> _Testo citato_
***
Il Terzo Segreto di Fatima rivela la “Parusia intermedia”
IL FIGLIO SPIRITUALE DI MARIA NEL QUALE, “SOPRA IL MONTE”, È GENERATO PERFETTAMENTE IL CRISTO
«La S. Sede non si è ancora pronunciata in modo definitivo» e il problema è aperto alla libera discussione[1]. Con queste parole, l’allora Prefetto della Congregazione per la Dottrina della Fede, card. Joseph Ratzinger, volle fare chiarezza sulla dibattuta questione della cosiddetta “Parusia intermedia”, cioè la Venuta di Cristo prima del giorno del Giudizio, della quale avevano scritto diversi Padri della Chiesa, fino ai più recenti apporti di valenti teologi[2]. Per prima cosa, si deve fare attenzione a non considerare questo concetto, la “Parusia intermedia”, come si si dovesse trattare di una manifestazione “teatrale” messa in cartello per i tempi finali; mentre piuttosto essa è la vera, grande forza che opera nell’umanità, per trasformarla e riempirla della vita di Cristo, mediante lo Spirito e – vedremo – concretamente, attraverso il suo sangue. Questo concetto, sul quale ritorneremo, è felicemente riassunto nell’espressione “transustanziazione del mondo”, adoperata di recente da S.S. Benedetto XVI. Alla venuta del Cristo fa esplicito riferimento San Paolo nella Seconda Lettera ai fratelli di Tessalonica: Prima (di essa) verrà l’apostasia e si rivelerà l’uomo dell’iniquità, il figlio della perdizione, l’avversario, colui che s’innalza sopra ogni essere chiamato e adorato come Dio, fino a insediarsi nel tempio di Dio, pretendendo di essere Dio.
***
> _Consegna_
Traduci in inglese questa frase del testo sulla Parusia intermedia: «Questo concetto, sul quale ritorneremo, è felicemente riassunto nell’espressione “transustanziazione del mondo”, adoperata di recente da S.S. Benedetto XVI.»

> _Righe del dataset_
***
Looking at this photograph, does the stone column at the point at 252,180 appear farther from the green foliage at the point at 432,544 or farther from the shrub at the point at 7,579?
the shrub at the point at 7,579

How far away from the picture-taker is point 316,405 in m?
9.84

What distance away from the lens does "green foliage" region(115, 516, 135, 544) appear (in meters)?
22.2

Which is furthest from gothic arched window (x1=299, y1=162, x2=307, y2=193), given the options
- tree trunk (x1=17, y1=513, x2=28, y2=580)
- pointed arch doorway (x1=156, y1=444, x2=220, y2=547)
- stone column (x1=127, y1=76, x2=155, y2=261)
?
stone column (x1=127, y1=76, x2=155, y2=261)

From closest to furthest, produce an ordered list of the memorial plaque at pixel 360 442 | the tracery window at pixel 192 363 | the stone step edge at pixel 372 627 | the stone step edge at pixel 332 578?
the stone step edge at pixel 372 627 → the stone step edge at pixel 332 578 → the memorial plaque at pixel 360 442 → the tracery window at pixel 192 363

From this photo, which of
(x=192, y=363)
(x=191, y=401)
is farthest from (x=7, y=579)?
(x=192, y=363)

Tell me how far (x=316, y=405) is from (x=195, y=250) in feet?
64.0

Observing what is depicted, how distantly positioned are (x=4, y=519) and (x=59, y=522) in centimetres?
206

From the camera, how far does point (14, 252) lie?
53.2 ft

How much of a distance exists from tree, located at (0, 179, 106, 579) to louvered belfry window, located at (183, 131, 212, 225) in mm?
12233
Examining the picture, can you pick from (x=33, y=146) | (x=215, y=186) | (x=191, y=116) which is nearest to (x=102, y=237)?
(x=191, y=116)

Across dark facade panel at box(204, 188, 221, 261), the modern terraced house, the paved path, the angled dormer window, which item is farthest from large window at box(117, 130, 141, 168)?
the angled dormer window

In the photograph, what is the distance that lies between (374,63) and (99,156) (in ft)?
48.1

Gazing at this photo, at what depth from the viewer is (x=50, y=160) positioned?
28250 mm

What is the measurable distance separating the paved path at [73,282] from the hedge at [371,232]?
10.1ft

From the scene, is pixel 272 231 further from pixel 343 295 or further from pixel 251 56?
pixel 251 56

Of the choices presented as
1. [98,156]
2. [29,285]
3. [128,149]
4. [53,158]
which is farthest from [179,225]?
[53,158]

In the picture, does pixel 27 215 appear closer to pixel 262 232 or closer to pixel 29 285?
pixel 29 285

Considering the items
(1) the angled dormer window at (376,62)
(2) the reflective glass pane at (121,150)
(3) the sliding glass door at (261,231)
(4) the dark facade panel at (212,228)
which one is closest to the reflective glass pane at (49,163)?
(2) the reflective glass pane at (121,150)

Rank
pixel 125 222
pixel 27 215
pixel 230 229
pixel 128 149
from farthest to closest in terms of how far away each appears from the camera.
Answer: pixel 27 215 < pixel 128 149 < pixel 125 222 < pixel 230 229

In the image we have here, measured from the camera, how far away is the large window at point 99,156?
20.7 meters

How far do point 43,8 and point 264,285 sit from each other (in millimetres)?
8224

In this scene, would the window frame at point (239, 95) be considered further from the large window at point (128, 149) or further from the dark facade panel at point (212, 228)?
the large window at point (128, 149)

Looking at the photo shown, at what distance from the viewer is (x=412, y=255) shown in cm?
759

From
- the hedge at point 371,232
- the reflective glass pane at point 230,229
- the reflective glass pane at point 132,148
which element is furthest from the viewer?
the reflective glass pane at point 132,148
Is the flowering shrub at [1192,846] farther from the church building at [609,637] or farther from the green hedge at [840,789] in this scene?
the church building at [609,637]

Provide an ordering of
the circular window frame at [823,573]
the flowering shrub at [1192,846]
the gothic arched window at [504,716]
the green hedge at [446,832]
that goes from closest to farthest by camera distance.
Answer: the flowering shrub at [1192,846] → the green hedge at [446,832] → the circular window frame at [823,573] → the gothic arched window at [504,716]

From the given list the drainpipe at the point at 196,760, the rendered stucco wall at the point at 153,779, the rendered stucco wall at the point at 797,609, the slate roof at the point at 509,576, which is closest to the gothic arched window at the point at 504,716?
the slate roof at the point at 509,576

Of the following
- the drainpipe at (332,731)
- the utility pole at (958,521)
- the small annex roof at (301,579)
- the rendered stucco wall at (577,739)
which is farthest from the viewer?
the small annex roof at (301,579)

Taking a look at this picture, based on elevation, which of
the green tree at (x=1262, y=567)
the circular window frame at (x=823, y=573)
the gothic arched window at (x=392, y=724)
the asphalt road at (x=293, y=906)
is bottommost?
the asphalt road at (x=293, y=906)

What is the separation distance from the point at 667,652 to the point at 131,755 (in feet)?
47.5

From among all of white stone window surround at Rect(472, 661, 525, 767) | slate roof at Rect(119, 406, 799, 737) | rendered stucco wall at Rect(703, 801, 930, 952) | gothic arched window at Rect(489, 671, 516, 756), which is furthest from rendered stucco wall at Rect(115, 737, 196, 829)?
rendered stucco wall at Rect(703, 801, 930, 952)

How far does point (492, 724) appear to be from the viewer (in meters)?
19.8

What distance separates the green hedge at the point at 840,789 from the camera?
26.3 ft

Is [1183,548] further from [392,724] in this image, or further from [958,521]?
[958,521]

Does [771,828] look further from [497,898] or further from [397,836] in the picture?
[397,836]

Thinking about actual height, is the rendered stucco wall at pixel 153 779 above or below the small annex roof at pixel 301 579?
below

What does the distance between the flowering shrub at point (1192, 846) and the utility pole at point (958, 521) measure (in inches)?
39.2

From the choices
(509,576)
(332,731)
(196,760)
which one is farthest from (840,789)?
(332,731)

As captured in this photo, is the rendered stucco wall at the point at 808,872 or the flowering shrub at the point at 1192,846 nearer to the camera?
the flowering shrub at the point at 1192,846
***
> _Risposta completa_
This concept, to which we will return, is aptly summed up in the expression "transubstantiation of the world," recently used by His Holiness Benedict XVI.